Is your PMO sufficiently data-driven?

by Jan Schiller

Most project management offices (PMOs) offer services to executives seeking to make informed decisions about the best approach to achieve their strategies. The key to effective data-driven PMO decision-making is actually becoming a data-driven PMO. Project portfolio data makes that possible and improves the respect and power of your PMO.  How does your project data stack up when it comes to data-driven PMO decisions? Let’s take a closer look at how to do this.


Predictive analysis, automated risk management, and data modeling are critical techniques required to support informed decision-making. These techniques are useless without data. Project management offices (PMOs) must have a comprehensive, thoughtful approach to developing and leveraging a measurement system to meet and exceed expectations and deliver stakeholder information requirements.

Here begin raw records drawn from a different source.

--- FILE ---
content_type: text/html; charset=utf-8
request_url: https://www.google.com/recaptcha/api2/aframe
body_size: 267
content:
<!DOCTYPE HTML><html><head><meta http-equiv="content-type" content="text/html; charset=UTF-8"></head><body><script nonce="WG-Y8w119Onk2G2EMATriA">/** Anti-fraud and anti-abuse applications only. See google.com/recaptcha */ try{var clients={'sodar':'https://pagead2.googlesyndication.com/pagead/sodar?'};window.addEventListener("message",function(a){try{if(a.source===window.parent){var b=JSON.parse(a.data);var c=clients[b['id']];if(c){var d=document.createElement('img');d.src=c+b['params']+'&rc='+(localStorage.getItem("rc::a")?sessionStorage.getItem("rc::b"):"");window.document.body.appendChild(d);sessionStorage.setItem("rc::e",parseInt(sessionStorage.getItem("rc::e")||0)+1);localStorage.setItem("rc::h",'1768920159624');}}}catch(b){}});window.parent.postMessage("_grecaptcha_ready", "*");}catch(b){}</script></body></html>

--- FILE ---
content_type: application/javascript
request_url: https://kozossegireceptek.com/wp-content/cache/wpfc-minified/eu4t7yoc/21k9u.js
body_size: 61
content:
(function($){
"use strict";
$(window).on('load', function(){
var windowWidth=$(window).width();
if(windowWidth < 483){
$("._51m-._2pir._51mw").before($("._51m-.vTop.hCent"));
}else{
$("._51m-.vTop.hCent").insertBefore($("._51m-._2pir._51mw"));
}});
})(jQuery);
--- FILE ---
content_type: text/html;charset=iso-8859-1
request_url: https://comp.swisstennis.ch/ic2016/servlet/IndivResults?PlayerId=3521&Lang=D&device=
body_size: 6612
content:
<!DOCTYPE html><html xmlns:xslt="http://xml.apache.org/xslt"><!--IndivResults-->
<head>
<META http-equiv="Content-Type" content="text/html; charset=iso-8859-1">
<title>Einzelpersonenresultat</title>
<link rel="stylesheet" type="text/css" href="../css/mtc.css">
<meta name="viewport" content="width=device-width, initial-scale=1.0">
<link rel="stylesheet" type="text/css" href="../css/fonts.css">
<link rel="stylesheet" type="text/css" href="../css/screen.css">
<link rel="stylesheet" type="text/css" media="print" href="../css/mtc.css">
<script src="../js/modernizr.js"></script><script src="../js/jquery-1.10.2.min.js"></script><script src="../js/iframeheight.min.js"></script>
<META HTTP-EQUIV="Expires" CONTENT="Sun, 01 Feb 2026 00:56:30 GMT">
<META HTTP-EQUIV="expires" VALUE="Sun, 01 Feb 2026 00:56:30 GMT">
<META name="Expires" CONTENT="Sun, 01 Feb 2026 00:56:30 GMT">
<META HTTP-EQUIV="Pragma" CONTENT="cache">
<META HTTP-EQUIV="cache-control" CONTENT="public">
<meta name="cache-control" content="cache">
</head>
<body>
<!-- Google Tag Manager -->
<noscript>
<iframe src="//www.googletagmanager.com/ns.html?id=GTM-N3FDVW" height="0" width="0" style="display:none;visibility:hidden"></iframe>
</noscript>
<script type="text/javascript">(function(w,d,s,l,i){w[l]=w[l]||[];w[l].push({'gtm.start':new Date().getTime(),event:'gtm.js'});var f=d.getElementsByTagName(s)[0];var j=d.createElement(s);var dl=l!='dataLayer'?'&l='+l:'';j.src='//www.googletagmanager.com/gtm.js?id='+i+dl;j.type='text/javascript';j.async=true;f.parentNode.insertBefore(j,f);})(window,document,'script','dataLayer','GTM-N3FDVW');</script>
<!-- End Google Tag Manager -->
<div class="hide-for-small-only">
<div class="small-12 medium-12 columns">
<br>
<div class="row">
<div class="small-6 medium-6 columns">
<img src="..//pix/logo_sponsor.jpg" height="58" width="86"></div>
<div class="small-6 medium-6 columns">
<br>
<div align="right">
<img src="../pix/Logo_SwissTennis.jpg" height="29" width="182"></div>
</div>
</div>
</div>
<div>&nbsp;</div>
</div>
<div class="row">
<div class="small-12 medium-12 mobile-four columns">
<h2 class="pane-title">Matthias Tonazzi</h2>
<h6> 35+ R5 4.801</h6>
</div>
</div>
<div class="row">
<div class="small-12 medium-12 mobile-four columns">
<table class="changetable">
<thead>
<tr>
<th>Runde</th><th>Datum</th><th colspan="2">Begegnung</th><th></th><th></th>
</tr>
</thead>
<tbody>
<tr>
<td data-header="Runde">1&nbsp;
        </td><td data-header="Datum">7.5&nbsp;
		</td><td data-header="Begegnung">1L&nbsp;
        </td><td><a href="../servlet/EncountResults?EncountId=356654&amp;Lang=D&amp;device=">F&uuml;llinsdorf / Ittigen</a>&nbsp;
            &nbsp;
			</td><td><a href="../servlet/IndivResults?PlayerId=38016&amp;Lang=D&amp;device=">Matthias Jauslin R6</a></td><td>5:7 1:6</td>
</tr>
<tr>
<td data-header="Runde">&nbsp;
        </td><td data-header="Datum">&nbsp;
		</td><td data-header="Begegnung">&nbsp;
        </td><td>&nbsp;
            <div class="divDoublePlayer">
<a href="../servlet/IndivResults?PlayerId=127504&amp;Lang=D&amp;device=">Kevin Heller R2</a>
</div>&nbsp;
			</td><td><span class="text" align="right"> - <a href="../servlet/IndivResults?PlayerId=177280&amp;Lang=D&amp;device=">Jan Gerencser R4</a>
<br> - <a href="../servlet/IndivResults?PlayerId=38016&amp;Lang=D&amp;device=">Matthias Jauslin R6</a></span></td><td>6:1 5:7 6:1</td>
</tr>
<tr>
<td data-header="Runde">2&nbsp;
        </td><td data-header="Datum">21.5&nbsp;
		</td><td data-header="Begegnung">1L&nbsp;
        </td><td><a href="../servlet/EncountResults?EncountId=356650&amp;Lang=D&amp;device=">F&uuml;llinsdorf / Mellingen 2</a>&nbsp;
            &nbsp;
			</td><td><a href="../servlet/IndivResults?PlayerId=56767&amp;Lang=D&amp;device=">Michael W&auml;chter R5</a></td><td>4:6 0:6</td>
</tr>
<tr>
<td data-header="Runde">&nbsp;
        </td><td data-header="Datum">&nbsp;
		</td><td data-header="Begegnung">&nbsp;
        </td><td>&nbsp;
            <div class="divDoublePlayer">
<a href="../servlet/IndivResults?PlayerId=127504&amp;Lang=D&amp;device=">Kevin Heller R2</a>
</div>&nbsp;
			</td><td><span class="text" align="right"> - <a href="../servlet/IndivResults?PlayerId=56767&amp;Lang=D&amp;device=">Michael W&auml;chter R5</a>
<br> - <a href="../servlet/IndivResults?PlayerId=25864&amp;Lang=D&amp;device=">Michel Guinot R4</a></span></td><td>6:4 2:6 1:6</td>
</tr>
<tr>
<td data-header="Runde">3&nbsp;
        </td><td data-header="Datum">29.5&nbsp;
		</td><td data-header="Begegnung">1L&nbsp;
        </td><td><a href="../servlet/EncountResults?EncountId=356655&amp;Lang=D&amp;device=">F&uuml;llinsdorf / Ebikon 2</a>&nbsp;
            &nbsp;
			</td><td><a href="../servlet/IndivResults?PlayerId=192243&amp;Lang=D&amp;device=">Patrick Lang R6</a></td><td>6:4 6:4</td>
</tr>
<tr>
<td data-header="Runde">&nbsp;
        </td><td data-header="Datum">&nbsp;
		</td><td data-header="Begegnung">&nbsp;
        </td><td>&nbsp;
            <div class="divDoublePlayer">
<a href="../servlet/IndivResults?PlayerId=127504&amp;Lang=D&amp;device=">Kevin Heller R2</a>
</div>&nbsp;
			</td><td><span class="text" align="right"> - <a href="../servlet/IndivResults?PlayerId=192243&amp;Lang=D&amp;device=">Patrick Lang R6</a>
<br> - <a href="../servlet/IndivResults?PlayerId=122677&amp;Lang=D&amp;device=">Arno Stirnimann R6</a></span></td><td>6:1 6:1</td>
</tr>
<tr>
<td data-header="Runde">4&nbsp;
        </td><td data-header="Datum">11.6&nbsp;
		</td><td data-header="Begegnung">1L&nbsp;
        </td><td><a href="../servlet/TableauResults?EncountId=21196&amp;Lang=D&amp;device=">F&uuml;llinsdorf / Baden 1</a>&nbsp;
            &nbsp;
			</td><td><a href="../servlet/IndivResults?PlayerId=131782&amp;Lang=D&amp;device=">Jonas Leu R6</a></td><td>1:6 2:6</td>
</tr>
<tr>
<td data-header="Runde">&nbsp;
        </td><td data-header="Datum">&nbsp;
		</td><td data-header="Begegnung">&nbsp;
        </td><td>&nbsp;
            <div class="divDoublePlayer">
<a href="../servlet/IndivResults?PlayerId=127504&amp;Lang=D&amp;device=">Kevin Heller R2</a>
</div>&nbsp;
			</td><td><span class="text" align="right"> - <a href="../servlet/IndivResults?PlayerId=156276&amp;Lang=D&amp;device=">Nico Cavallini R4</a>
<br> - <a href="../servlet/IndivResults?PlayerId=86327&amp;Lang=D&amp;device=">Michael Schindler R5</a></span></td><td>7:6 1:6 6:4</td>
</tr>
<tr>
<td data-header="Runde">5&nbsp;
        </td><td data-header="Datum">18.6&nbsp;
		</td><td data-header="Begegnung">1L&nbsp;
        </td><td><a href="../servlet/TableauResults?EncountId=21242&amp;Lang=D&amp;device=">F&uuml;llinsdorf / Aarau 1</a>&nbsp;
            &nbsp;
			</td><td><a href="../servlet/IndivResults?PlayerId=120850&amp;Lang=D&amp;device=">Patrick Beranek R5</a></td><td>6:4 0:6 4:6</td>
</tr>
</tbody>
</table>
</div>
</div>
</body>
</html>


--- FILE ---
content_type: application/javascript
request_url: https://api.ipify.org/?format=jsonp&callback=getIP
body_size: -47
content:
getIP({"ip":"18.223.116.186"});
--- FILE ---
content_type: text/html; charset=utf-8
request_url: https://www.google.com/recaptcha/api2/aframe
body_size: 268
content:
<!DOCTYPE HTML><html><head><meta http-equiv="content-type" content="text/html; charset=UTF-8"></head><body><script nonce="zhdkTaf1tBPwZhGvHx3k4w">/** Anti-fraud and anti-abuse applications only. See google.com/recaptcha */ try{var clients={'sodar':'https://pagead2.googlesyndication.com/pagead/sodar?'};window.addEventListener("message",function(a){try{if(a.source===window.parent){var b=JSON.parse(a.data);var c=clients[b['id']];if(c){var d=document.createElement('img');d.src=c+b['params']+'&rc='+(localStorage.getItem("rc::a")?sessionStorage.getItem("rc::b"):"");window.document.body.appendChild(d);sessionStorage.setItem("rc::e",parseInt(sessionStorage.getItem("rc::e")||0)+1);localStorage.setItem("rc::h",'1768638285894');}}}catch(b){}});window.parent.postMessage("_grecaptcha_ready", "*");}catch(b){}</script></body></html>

Consider ten foundational characteristics of data that are required to ensure your PMO provides valuable insights:

  1. Accurate. The right data is better than more data. Accurate data is the basis for trusting the insights produced by your PMO. Measuring the ROI of your project portfolio requires exact and precise data. Most importantly, project data is accurate if it is obtained directly from the source (such as a work plan) and not from secondary sources (such as a status report).
  2. Aligned. Scheduling, critical path, project interdependencies, and resource allocations are effective when you have given thought to which ideas should become projects, the priority of those projects, and when to start those projects. Referencing data in alignment with the business processes they support reduces the need to guess about risk exposure assessment because the risks are inherently aligned with the criticality of those processes.
  3. Analyzed. Analytics can tell you what happened, why it happened, what will happen, what should happen, what might happen, or how you can make it happen. Variance analysis and performance indicators for cost and schedule describe the gaps that require further investigation to determine why actuals are different from the plan.
  4. Clean. Normalize your data to maximize its potential by improving data quality, utilization, and relevance. Solutions utilizing artificial intelligence absolutely will not deliver the expected benefits without clean data. Non-structured data from projects must be harvested, digitized, and standardized.
  5. Clear. The right data brings more clarity to your project portfolio. Project portfolios create a large volume of data that is generated internally and externally. Consumers of that data should have no questions about what data was used (or not used) to produce the information and insights shared by your PMO.
  6. Interpretable. A good enterprise project management solution makes the most of your data efficiently and with the least amount of effort (after the initial acquisition and installation). A continuous and direct flow from the project portfolio makes it possible to transform the data into information, which is the basis for making informed decisions and taking action. Automated solutions help validate that data and ensure transparency.
  7. Optimized. Data forms information. Optimizing information results in better and more predictive insights that will propel your project portfolio to success.
  8. Owned. Data must have owners so that progress can be measured and the risks associated with business requirements delivered by projects can be understood. Ownership increases accountability and enables data enrichment.
  9. Trusted. Organizations need to trust the information supporting their decision-making, especially when one wrong decision has lasting, significant consequences. An organization’s best practices and processes for testing data must be consistently applied. Expect your customers to enjoy graphs and to want to see the data behind the graphs.
  10. Visible. Organizations need to see the information supporting their decision-making. The high-quality data that results from meeting the previous nine characteristics will be vastly underappreciated if the data is not visible. Dashboards describe the health of your organization in a continuous fashion rather than only at specific points in time.